- Records for the task
+ + + + + + +

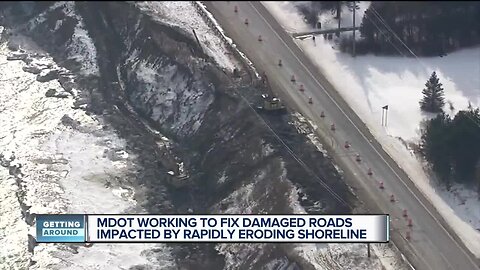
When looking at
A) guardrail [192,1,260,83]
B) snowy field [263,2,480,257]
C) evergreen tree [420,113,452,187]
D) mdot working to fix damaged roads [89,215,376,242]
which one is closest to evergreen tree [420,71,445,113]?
snowy field [263,2,480,257]

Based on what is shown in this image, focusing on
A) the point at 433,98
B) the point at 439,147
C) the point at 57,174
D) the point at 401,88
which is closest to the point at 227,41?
the point at 401,88

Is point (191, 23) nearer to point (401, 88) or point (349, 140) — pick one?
point (401, 88)

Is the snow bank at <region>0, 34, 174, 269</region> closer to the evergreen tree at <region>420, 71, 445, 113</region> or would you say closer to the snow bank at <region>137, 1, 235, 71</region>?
the snow bank at <region>137, 1, 235, 71</region>

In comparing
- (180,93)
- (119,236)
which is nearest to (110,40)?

+ + + + + + +

- Task goal
Reproduce every entry above word for word, omitting the pictures.

- Finished exercise
When looking at
A) guardrail [192,1,260,83]
B) snowy field [263,2,480,257]
C) evergreen tree [420,113,452,187]
D) mdot working to fix damaged roads [89,215,376,242]
which one is closest to evergreen tree [420,71,445,113]?
snowy field [263,2,480,257]

Based on what is shown in this image, focusing on
A) the point at 433,98
B) the point at 439,147
C) the point at 57,174
D) the point at 401,88
which is closest to the point at 227,41?
the point at 401,88

Is point (191, 23) nearer to point (401, 88) or point (349, 140) — pick one?
point (401, 88)

Is the snow bank at <region>0, 34, 174, 269</region> closer to the evergreen tree at <region>420, 71, 445, 113</region> or would you say closer to the snow bank at <region>137, 1, 235, 71</region>?
the snow bank at <region>137, 1, 235, 71</region>

In comparing
- (180,93)
- (119,236)
which is nearest to (110,40)?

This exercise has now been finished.